Over 150 people gathered at Hastings Baptist Church to hear the Northland MP share his vision on the country's future, and poke jibes at the policies of his political opponents at a Hastings & Districts Grey Power Association meeting.
Roaring into town in his personalised tour bus, Mr Peters arrived at the church to thunderous applause from the Grey Power crowd, joined by his party's Tukituki candidate, Joe Kairau, and MP Clayton Mitchell.
Mr Peters, and his bus, had last been in Hawke's Bay as part of his tour around the country.
"We took that bus tour to remind the people of this country who live in the regions that whilst they may have a tin ear in Wellington and be deaf, one party hears you, and understands what is going on, or not going on, in the regions of this country."
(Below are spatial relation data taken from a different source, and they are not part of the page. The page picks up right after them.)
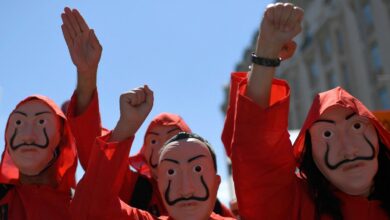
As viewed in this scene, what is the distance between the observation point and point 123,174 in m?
2.40

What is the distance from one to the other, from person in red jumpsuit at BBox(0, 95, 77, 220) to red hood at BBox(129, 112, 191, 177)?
2.03 feet

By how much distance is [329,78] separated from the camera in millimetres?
21781

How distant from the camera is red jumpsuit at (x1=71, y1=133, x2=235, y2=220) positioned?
2268mm

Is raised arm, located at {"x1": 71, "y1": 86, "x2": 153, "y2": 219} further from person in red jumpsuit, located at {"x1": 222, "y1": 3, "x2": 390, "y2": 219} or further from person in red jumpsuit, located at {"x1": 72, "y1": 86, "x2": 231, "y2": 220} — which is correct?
person in red jumpsuit, located at {"x1": 222, "y1": 3, "x2": 390, "y2": 219}

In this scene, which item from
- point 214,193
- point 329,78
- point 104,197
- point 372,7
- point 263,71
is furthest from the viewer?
point 329,78

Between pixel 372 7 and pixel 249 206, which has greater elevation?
pixel 372 7

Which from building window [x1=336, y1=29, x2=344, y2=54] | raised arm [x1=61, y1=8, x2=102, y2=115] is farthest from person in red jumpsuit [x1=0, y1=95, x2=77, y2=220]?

This set the tone for the hour-long meeting, during which the MP spoke about how his party's policies would benefit those in the provinces - touching on everything from housing, immigration, to revitalising regional economies.
A major talking point was water: "I never thought we would be in an election campaign, say 10, 20 years ago, where water would be the No 1 issue for a lot of people, but it is" he said. "And its a pretty big issue down here in the Hawke's Bay."
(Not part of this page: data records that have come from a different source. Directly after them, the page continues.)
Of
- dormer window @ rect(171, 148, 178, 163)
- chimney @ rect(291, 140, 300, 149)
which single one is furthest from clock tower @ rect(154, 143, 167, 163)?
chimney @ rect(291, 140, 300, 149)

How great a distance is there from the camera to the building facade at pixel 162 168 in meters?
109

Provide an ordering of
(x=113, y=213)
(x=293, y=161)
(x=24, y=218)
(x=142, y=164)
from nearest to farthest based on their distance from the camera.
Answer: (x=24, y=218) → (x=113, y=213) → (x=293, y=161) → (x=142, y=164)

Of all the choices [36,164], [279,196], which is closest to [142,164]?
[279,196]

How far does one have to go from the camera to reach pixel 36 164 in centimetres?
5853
He touched on the "pressing issues" for the region - the Ruataniwha Water Storage Scheme and the Water Conservation Order for two rivers.
Hawke's Bay voters needed to know how the two major parties were going to address water issues, he said, but criticised both their policies.
As well as floating ideas for balancing the environment with primary production, he urged the crowd to be "very concerned" about Labour's water tax which - although partly similar to the policy he touted during his bus tour seven weeks ago - would hurt Hawke's Bay's primary industries.
Both Labour and National's policies would "mean a stiff charge for everybody who needs water in this country now, unless that is stopped".
NZ First's "royalties for the regions" policy would see any royalties paid out of Hawke's Bay return here.
More could come Hawke's Bay's way with his proposal to return some money spent by tourists back to the region's where it was spent.
Only a small amount of time was devoted to the issues directly affecting the majority of his audience - although he did pledge three free doctors' visits, and one free eye test a year, and that the new super gold card would be out in the next fortnight.
Before leaving for the next stop on the campaign trail Mr Peters shook hands, and took selfies with attendees, such as 19-year-old Josh.
He and his mother, Jane, who did not want their last names used, said they liked Mr Peters as he addressed the issues rather than becoming involved in political games.
Barbara Tamati, a NZ first supporter for about three years, had come to listen to Mr Peters and support her son-in-law, Tukituki candidate Joe Kairau.
Before the meeting she said she hoped to hear from Mr Peters "that things are going to get better, that's the main thing".